The Magna woman isn't an invited speaker. She's among 123,000 uninsured Utahns who would qualify for Medicaid under an optional expansion of the low-income health program through the Affordable Care Act.
There is no cure for her autoimmune disease.
"But there are medicines and procedures that would prolong my life if I could afford them," she said. "I have a feeling I'm going to be one of those who falls through the cracks."
Utah has yet to opt into an expansion, despite analyses showing it would bring billions in federal funding to the state during the next 10 years, create jobs and reduce the charity-care burden on hospitals.
Republican legislators remain adamantly opposed, and Herbert is weighing the pros and cons of partial expansion scenarios to be discussed at Thursday's summit.
There's no deadline for deciding, though states that drag their feet risk forgoing federal funding and delaying coverage.
But for people like Horrocks, the clock is ticking loud and fast. "Her disease is attacking her liver and killing her," said Ray Ward, a family doctor who met Horrocks at a farmers' market health-information booth. "Her liver would undoubtedly last longer if she were on the right dose of immunosuppressants."
In 2003, the Institute of Medicine estimated that 18,314 Americans aged 25-64 die annually for lack of insurance.
Those numbers, based on a 20-year-old study, have been disputed by researchers who argue insurance status alone doesn't predict mortality. Rather, it's characteristics shared by the uninsured poverty, environmental factors and unhealthy behaviors that cut lives short, they argue.
Ward, a Medicaid-expansion advocate, points to other studies showing the uninsured are more likely to be hospitalized for preventable conditions, and that when they are hospitalized, they tend to get less diagnostic and therapeutic care.
The Bountiful physician this year persuaded Utah's powerful doctor lobby to revisit its stance on the Medicaid expansion. Utah Medical Association delegates declared in a policy statement last week they are in favor of "finding a way to get the available federal matching funds to provide coverage for the poor in our community."

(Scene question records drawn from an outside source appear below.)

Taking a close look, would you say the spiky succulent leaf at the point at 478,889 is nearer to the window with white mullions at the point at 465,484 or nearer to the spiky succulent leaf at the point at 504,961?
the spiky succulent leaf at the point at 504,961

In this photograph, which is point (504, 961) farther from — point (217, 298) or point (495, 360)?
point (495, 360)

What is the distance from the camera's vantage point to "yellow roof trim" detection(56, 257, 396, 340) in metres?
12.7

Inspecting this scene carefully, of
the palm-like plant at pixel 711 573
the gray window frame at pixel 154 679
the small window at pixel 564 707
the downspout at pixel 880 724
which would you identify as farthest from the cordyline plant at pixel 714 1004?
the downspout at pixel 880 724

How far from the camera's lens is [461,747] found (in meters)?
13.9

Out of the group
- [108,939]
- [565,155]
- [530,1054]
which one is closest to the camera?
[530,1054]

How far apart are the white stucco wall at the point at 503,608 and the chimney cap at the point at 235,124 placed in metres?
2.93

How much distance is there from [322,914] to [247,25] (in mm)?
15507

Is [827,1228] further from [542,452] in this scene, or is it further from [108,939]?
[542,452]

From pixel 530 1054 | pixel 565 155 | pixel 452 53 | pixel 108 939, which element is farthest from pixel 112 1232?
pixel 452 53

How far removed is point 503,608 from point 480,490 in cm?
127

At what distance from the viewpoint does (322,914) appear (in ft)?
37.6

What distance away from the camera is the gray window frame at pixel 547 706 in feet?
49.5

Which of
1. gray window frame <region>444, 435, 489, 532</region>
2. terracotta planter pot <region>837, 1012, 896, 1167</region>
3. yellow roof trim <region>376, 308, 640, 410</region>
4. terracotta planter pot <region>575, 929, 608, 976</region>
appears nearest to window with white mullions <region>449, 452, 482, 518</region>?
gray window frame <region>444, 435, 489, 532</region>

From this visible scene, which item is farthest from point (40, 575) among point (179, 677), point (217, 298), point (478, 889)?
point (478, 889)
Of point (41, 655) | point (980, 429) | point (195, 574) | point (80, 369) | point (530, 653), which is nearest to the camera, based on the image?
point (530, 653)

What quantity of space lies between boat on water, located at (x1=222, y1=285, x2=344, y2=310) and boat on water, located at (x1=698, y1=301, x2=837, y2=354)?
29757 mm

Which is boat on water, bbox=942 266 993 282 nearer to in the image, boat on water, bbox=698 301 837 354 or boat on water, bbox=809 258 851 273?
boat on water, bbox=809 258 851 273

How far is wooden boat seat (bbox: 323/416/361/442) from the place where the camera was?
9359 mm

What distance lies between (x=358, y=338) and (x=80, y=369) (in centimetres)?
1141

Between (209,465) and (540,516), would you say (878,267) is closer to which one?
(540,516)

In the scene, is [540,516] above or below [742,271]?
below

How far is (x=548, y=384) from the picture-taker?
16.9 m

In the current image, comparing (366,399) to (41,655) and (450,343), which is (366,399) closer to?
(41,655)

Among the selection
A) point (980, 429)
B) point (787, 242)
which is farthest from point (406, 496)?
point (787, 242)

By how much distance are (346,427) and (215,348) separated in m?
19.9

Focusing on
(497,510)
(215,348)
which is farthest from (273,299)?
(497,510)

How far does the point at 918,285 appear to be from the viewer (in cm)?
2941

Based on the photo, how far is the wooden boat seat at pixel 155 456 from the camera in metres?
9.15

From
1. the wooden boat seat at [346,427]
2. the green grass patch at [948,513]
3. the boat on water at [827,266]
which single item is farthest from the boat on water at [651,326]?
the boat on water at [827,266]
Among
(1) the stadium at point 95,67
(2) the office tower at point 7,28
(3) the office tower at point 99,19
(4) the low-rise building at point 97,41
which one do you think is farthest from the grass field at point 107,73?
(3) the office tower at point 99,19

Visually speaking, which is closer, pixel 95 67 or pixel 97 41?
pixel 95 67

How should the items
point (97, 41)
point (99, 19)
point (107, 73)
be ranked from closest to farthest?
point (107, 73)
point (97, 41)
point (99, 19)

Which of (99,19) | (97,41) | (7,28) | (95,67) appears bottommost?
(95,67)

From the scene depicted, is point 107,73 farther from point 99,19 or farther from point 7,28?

They pledged to work with state leaders to "find which solution would be best for Utah."
Horrocks hopes a fix is found soon.
She doesn't need data to be convinced that insurance matters. Systemic sclerosis isn't something you get from stress or poor eating and exercise habits, she said. The cause is unknown, but it's thought to have a genetic component.
Diagnosed in 1992, Horrocks has managed her disease with immunosuppressants and other medications.
But 13 years ago she lost her insurance when her husband's employer, Arizona Eastern Railway, dropped its spousal coverage. He's retired now and on Medicare.
But it will be another four years before Horrocks can enroll, and she's not sure she'll live long enough to make it.
"I raised a big family and my husband made good money. I worked hard, I kept a nice house and I raised good kids," she said of her six adult children. "But there's no safety net for me."
For now Horrocks pays cash for all her medical needs, rationing her drugs and oxygen supplies. "I'm supposed to have my liver tested. I need a procedure to stretch my esophagus and I'd like to find out what this big lump is at the top of my stomach," she said. "But we can't afford it."
Her symptoms are getting worse. She is in constant pain and can't keep food down.
"I'm pretty far advanced because of not being able to take care of myself."
Horrocks is confident, though, her story will resonate with state leaders.
"If I push this through, maybe I can help someone else," she said. "There are probably so many people out there who are worse off than me."
About the expansion
What is the Medicaid expansion?
Under the Affordable Care Act, virtually everyone must have health insurance come 2014 and Medicaid is the path to coverage for the poor and uninsured. Full expansion would cover all individuals with incomes at or below 138 percent of the poverty level, or $15,600 a year for a one-person household.
What will it cost?
Utah could save $131 million during the next 10 years if state officials opt to fully expand Medicaid, according to an independent cost-benefit analysis ordered by the governor.
What's happening Thursday?
During Gov. Gary Herbert's annual health summit, officials, advocates and others will discuss the possible expansion and partial alternatives.